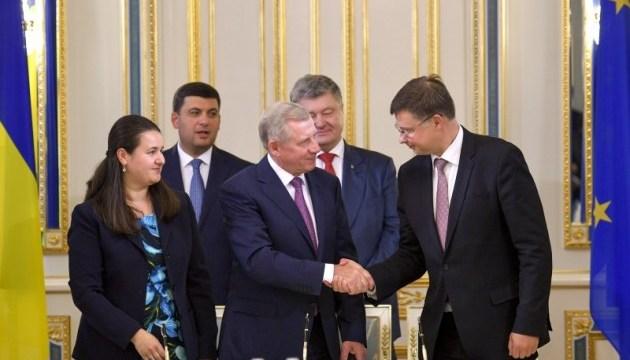 Украина и ЕС подписали соглашение о миллиардной финпомощи
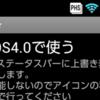 Android WX10K で右上のバッテリー量を数値で表記する
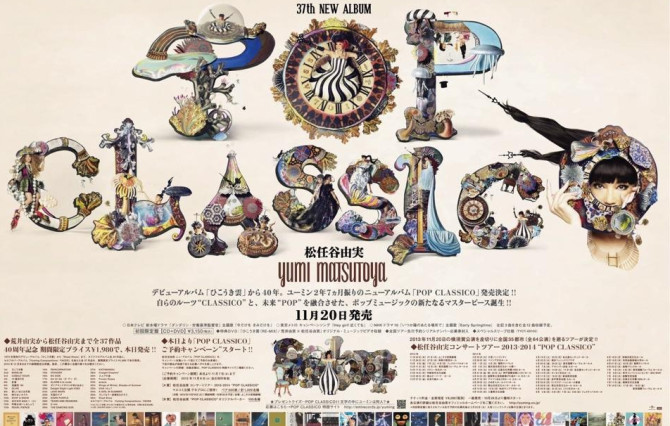 yumin pop classico (4)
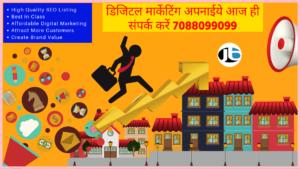 डिजिटल मार्केटिंग अपनाईये आज ही संपर्क करें Adopt Digital Marketing Contact Today 7088099099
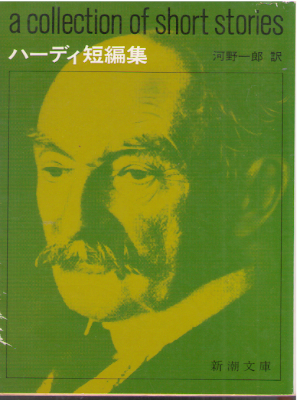 Thomas Hardy [ A Collection Of Short Stories ] Fiction JPN 1957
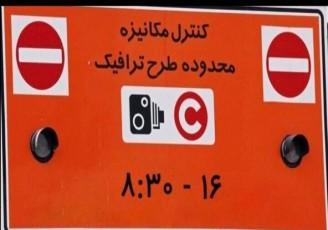 ساعت طرح ترافیک تهران از اول ماه شهریور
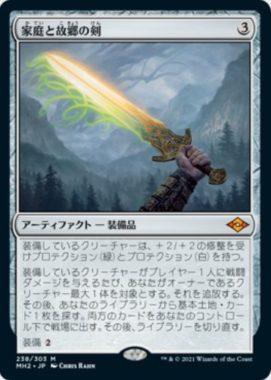 家庭と故郷の剣(Sword of Hearth and Home)モダンホライゾン2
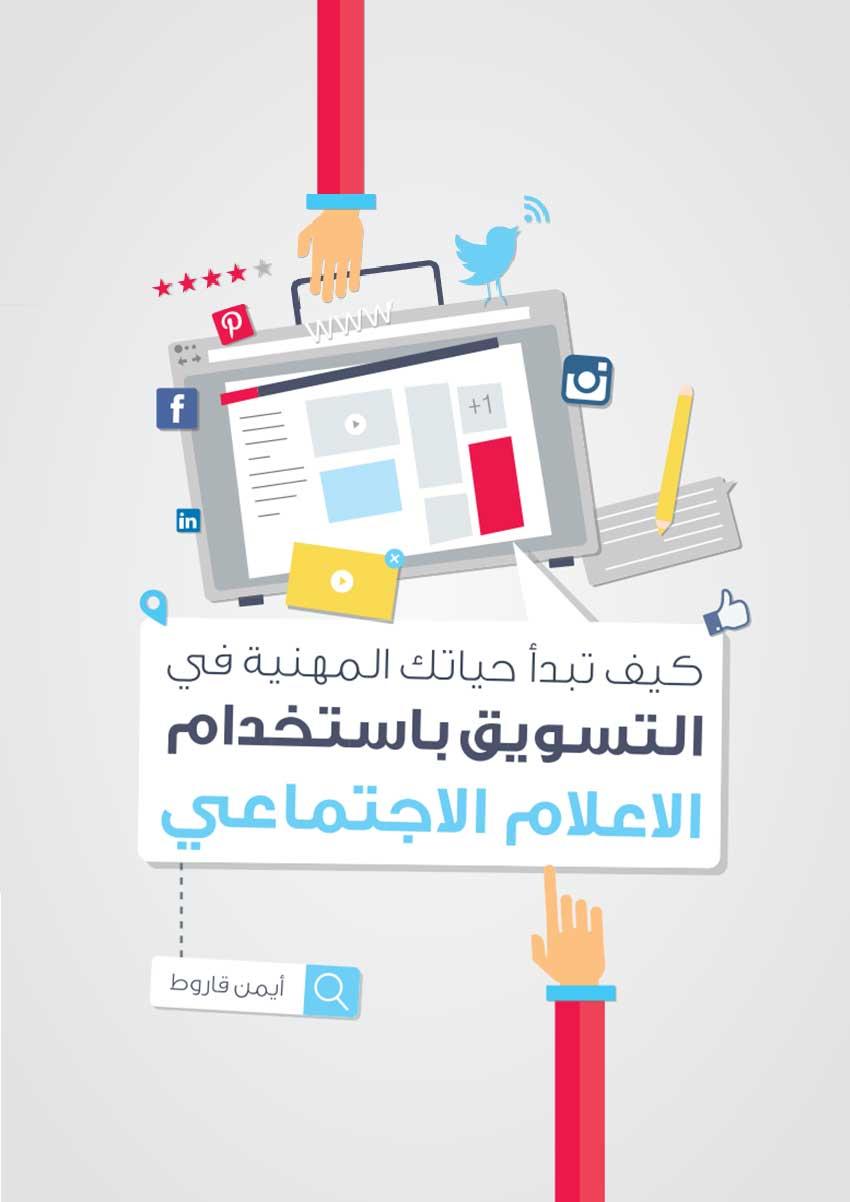 كيف تبدأ مهنتك باستخدام الإعلام الاجتماعي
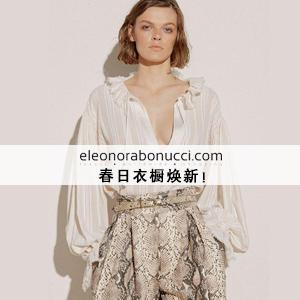Eleonorabonucci:正价满额20%OFF+折扣品额外25%OFF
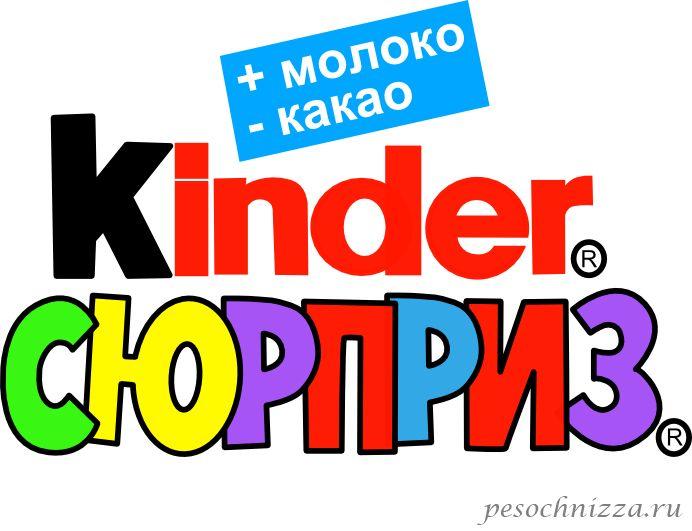 Top киндер сюрприз надпись напечатать | поделки | Pinterest | Kinder  NK18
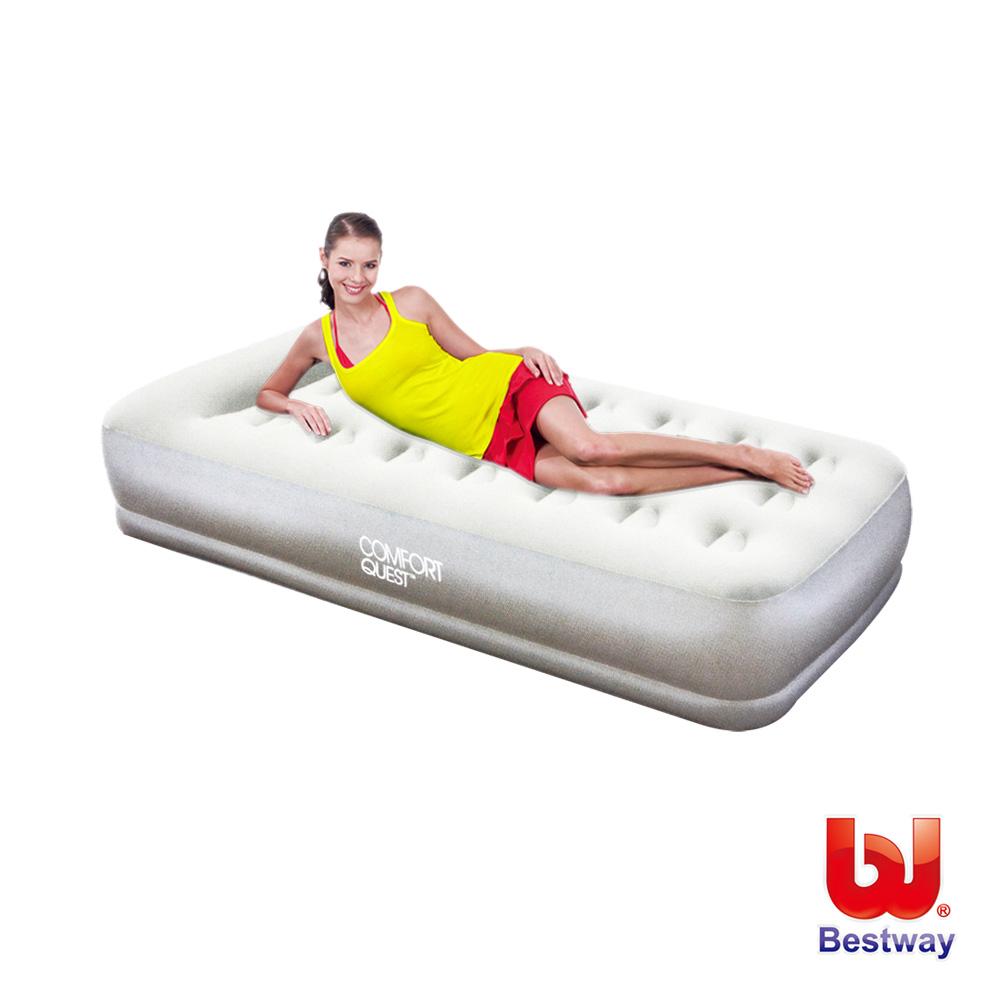 單人植絨增高充氣床/充氣墊-內置充氣幫浦(67456)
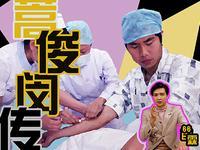 《中超琅琊榜》蒿俊闵篇9 严重受伤几近葬送职业生涯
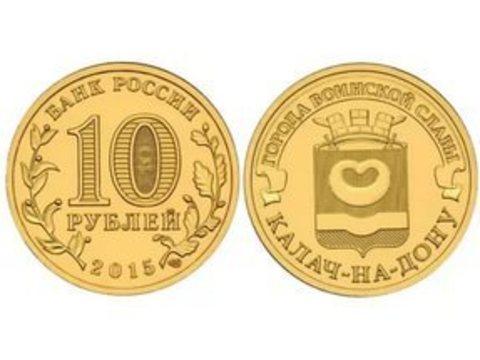 10 рублей Калач-на-Дону 2015 год UNC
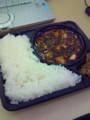 陳健一の麻婆豆腐弁当にしました。うまー。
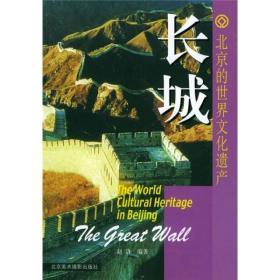 北京的世界文化遗产:长城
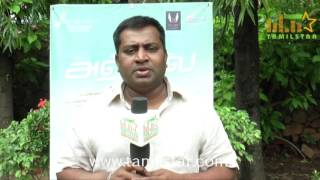 Praveen KL At Anjala Movie Audio Launch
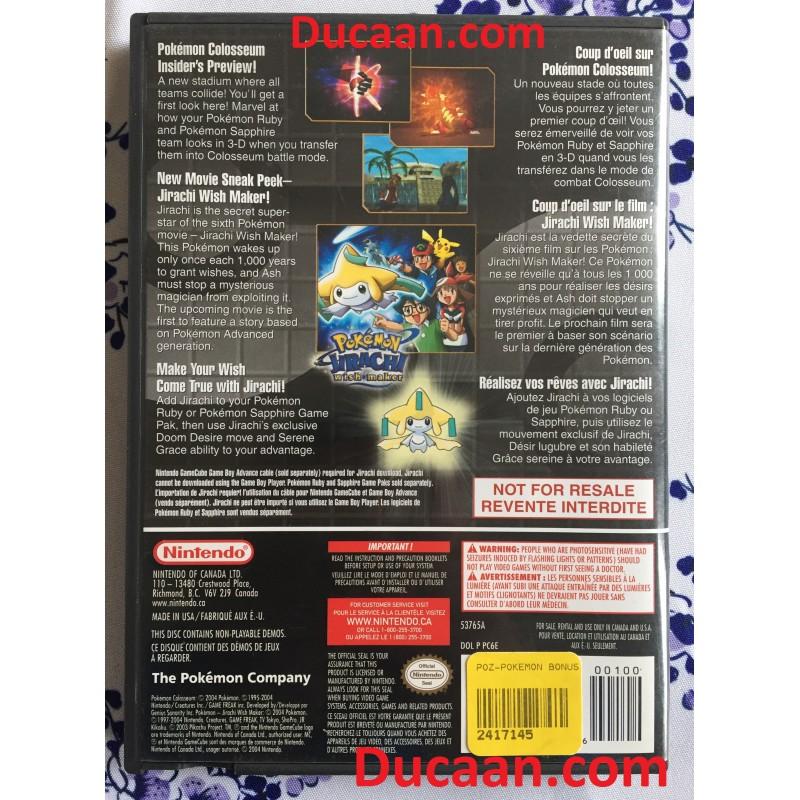 gamecube service disc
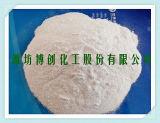 Tipo luz do carbonato da classificação e de sódio do carbonato da cinza de soda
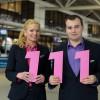 Polecimy z Gdańska na Islandię dzięki Wizz Air!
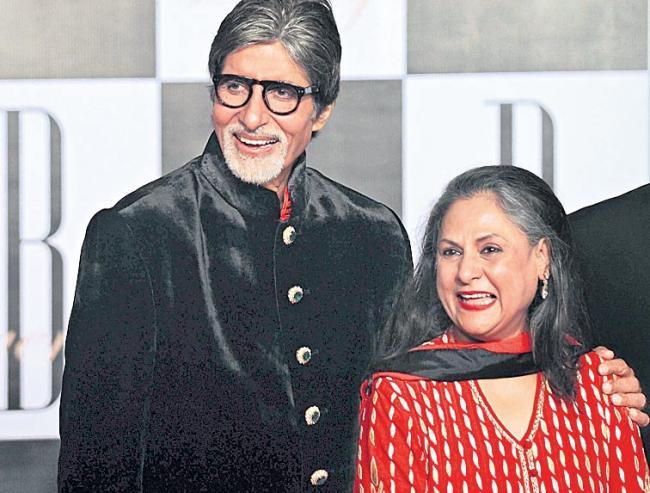 Amitabh Bachchan & Jaya Bachchan's 46th anniversary - Sakshi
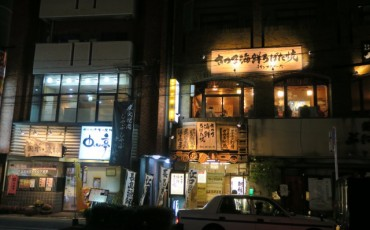 the izakaya street close to Kagoshima chuo station
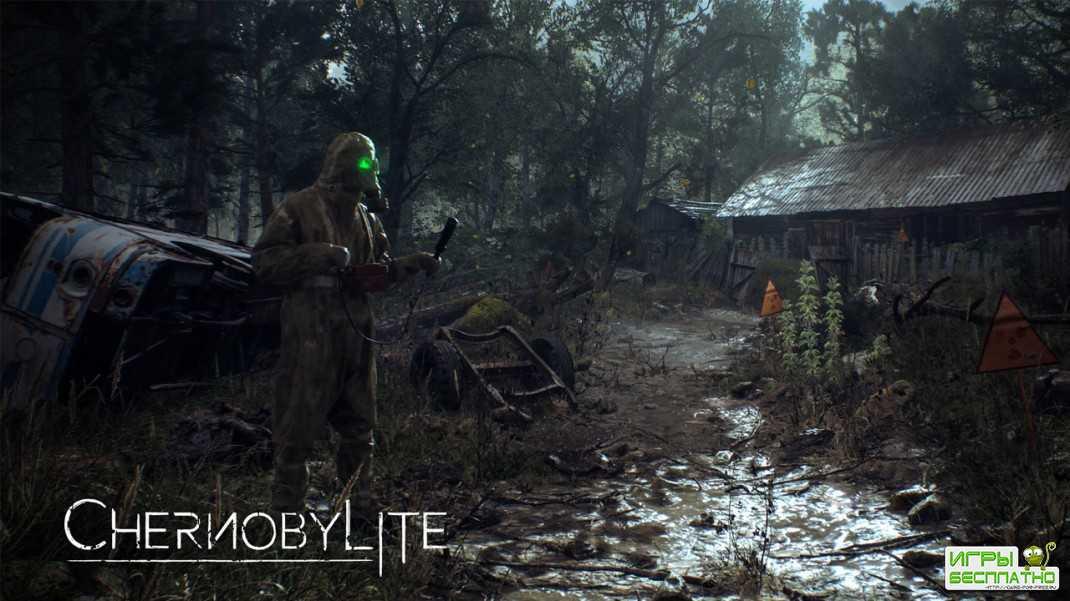 Системные требования хоррора Chernobylite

▶ _WHAT TO PRODUCE_
Would you output only the span of the records above that opens with the line containing "Eleonorabonucci:正价满额20%OFF+折扣品额外25%OFF" and closes with the line containing "gamecube service disc", ends included and pictures dropped?

▶ _RESULT BELOW_
Eleonorabonucci:正价满额20%OFF+折扣品额外25%OFF
 Top киндер сюрприз надпись напечатать | поделки | Pinterest | Kinder  NK18
 單人植絨增高充氣床/充氣墊-內置充氣幫浦(67456)
 《中超琅琊榜》蒿俊闵篇9 严重受伤几近葬送职业生涯
 10 рублей Калач-на-Дону 2015 год UNC
 陳健一の麻婆豆腐弁当にしました。うまー。
 北京的世界文化遗产:长城
 Praveen KL At Anjala Movie Audio Launch
 gamecube service disc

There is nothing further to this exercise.